Press Release
August 2, 2007

PIMENTEL BACKS TRILLANES' MOTION TO APPEAL RTC JUDGE
DECISION ON HIS PETITION TO ATTEND SENATE SESSION

Senate Minority Leader Aquilino "Nene" Q. Pimentel, Jr. (PDP-Laban) today expressed regret over the decision of Makati Regional Trial Court Judge Oscar Pimentel to deny the petition of Senator Antonio Trillanes IV to attend the sessions and committee hearings of the Senate but backed his move to seek a reconsideration of the ruling.

Aside from ruling against Trillanes' petition to participate in Senate proceedings, the RTC judge also held that the neophyte senator cannot set up an office in his place of detention and members of his Senate staff will not be allowed to go in and out of his jail quarters in Fort Bonifacio.

"That is a little too strict a construction of what the law should apply to a detainee like Sen. Trillanes," Pimentel said.

Pimentel and 16 other senators were the authors of a Senate resolution asking that Trillanes be allowed to attend Senate sessions and perform his legislative duties.

He clarified that the resolution did not ask that Trillanes be freed unconditionally or that he be granted bail.

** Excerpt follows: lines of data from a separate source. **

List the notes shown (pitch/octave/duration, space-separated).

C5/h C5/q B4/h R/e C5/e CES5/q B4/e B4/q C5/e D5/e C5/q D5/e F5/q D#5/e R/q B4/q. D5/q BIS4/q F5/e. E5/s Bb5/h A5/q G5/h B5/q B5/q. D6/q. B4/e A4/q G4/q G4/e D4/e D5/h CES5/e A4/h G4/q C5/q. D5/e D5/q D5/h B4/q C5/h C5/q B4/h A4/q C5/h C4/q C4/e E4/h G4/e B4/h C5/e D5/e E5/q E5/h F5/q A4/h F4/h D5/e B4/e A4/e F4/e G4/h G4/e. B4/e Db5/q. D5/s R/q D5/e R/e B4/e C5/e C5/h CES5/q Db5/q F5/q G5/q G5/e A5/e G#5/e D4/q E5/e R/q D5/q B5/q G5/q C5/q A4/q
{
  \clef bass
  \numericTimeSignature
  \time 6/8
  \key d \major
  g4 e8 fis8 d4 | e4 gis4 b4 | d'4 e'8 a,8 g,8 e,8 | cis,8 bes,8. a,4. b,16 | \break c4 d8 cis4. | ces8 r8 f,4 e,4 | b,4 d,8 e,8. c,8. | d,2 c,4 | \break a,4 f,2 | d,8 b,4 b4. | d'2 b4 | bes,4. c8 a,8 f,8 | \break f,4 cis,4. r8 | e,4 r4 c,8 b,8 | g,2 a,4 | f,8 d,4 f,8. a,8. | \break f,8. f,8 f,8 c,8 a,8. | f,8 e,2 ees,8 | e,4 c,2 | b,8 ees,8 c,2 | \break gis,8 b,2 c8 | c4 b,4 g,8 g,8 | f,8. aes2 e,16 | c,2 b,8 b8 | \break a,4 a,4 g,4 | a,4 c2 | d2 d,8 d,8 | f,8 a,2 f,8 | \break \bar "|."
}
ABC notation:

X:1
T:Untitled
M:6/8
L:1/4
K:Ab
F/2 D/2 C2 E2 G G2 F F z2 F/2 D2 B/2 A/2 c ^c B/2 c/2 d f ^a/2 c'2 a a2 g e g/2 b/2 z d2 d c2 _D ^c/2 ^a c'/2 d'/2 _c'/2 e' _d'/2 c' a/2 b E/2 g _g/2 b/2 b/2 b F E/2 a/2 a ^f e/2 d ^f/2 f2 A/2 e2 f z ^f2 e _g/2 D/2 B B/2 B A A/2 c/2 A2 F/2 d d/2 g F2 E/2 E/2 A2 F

"All we are asking is that he be allowed to participate in the functions of the Senate," the senator said. "There is no imposition at all or an attempt to impose our will on the Makati Regional Trial Court."

Pimentel pointed out that in the case of Muslim rebel chieftain Nur Misuari, who was accused of rebellion and probably even graver offense that the imputed to Trillanes, the court granted his request to be put under house arrest and later his petition to be allowed to go to Sulu to campaign as candidate for governor in the last elections.

Not only that, the court also allowed Misuari to go to Jeddah, Saudi Arabia to represent the Moro National Liberation Front in a tripartite conference on the peace process sponsored by the Organization of Islamic Conference scheduled in mid-July, although this was postponed to a later date.

"In other words, there are certain things that when a person who is accused of a political crime like coup d' etat (of which Trillanes is charged) and rebellion as in the case of Misuari, the ordinary rules for detaining him or restricting the exercise of his liberties may not necessarily apply," Pimentel said.

He said the case of former Zamboanga del Norte Rep. Romeo Jalosjos does not apply to the case of Trillanes, because the former was accused of rape for which he was already convicted by the court. On the other hand, Trillanes is accused of a political offense, that of staging a mutiny against the Arroyo government which he and other Magdalo junior military officers blamed for rampant corruption and misrule.

Pimentel said Trillanes can very well attend the session of the Senate under guard and with all the facilities in place to ensure that he does not escape.

"There is hardly any possibility that Trillanes will escape while performing his duties as senator," he said.